Cumhurbaşkanı Başdanışmanı Prof. Dr. Ayşen Gürcan, "Afrika'nın birçok yerinde var olan FETÖ'nün okullarını devralıyoruz. Hiçbir şekilde o okulların varlığının Türk adıyla anılmasını istemiyoruz" dedi. Gürcan, aile içi cinayetler ile ilgili olarak "2008'deki istatistiklerle şu anki istatistikler arası çok değişmedi. Yani artış yok. Sadece şu var. Aile cinayeti dediğimiz şeye basın biraz daha ilgi gösteriyor" dedi.
Mehmet Akif Ersoy Üniversitesi'nde (MAKÜ) düzenlenen bir söyleşiye katılmak için gittiği Burdur'da konuşan Gürcan, Türkiye'nin tam anlamıyla ne bir Batı ne de bir Doğu ülkesi olduğunu ifade ederek, ülkenin coğrafi ve kültürel konumu nedeniyle hep saldırılara ve kavgalara maruz bırakıldığını söyledi.
Maarif Vakfı'na ilişkin bilgiler de veren Gürcan, vakfın Türkiye'yi eğitim alanında da tüm dünyada temsil edecek bir kurum olduğunu söyledi.
Vakfın, devletin eğitim politikalarını dış ülkelerde yürüteceğine dikkati çeken Gürcan, "Maarif Vakfı ile 193 ülkede eğitim çalışmalarında bulunmak istiyoruz. Afrika'nın birçok yerinde var olan FETÖ'nün okullarını devralıyoruz, devralmaya kararlıyız. Hiçbir şekilde o okulların varlığının Türk adıyla anılmasını istemiyoruz. Türkiye Cumhuriyeti Devleti Maarif Vakfı Okulları şeklinde açmayı düşünüyoruz. Yeni kurulan bir vakıf gibi gözükse de idealleri büyük bir vakıftır. Vakıf sayesinde kendi insani değerlerimizi birçok ülkeye tanıtmak, kazandırmak istiyoruz. Türk olmanın insani değerlerini sağlayacak, kazandıracak eğitim modellerini gösterecek bir yapılanma. Çok güçlü bir yapılanmaya ihtiyacımız var. Yurt dışında çalışacak çok öğretmene ihtiyacımız var. Hemen görevlendirebiliriz" diye konuştu.
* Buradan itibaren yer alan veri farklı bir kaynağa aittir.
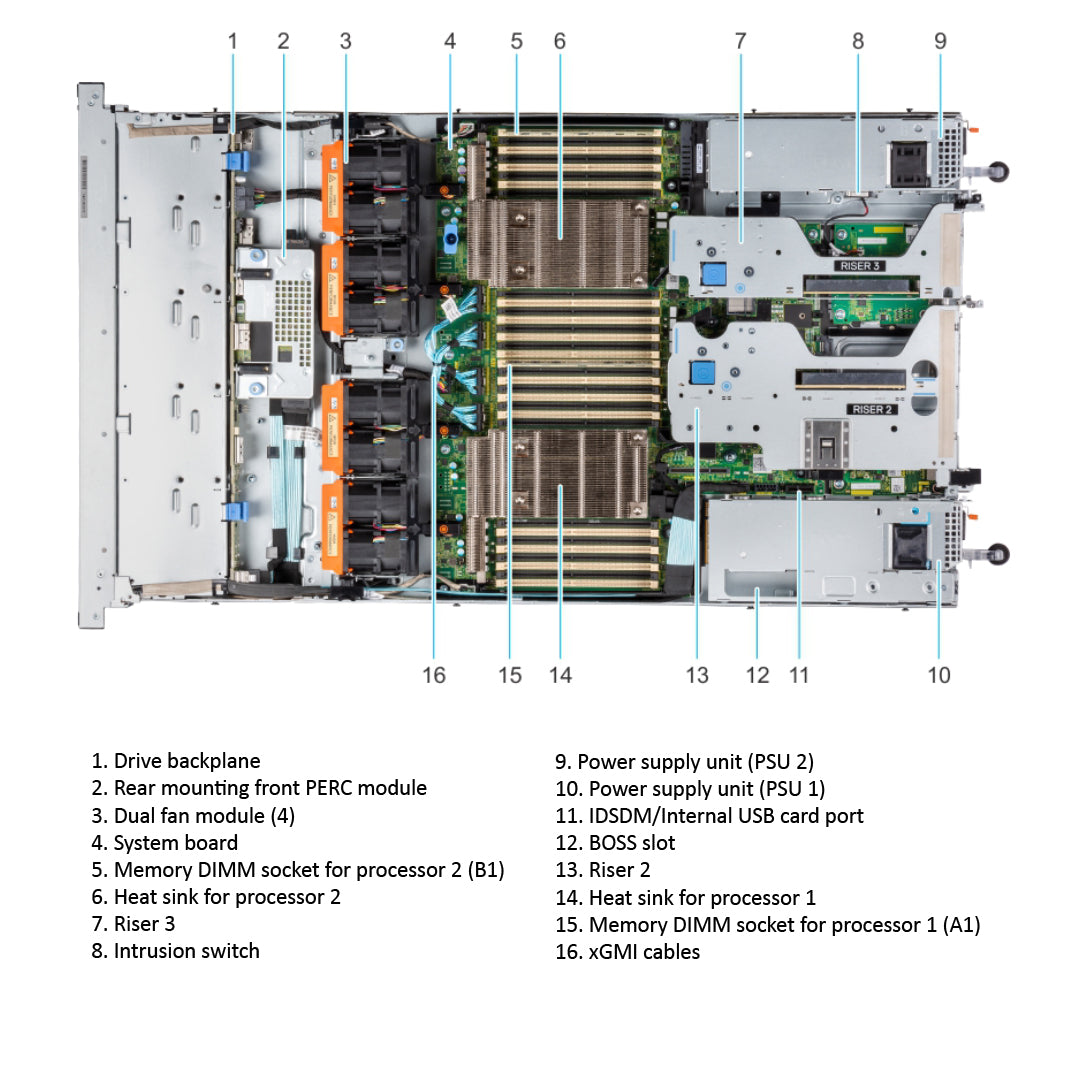 1 2 3 4 5 6 7 8 9

RISER 3

RISER 2

16 15 14 13 12 11 10

1. Drive backplane
2. Rear mounting front PERC module
3. Dual fan module (4)
4. System board
5. Memory DIMM socket for processor 2 (B1)
6. Heat sink for processor 2
7. Riser 3
8. Intrusion switch

9. Power supply unit (PSU 2)
10. Power supply unit (PSU 1)
11. IDSDM/Internal USB card port
12. BOSS slot
13. Riser 2
14. Heat sink for processor 1
15. Memory DIMM socket for processor 1 (A1)
16. xGMI cables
"Aile içi cinayetler artmadı, basın biraz daha ilgi gösteriyor"
Gürcan, bir gazetecinin ülkedeki kadın cinayetlerinin artıp artmadığına ilişkin soruya, şu yanıtı verdi:
"2008 yılında Aile Kurumu başkanıyken, ceza mahkemelerinden aile cinayetleri ve teşebbüsleri ile ilgili bir istatistik istemiştik. O dönem farkındalık çok artmıştı. Oradaki istatistiklerle şu anki istatistikler arası çok değişmedi. Yani artış yok. Sadece şu var. Aile cinayeti dediğimiz şeye basın biraz daha ilgi gösteriyor. Toplumun farkındalığı arttı. Eskiden kol kırılır yen içinde kalır düşüncesi vardı. Bu anlamda çıkan sorunlar çok fazla yansıtılmazdı. Şimdi artık bu noktada zaten devlet olarak politika üretiliyor."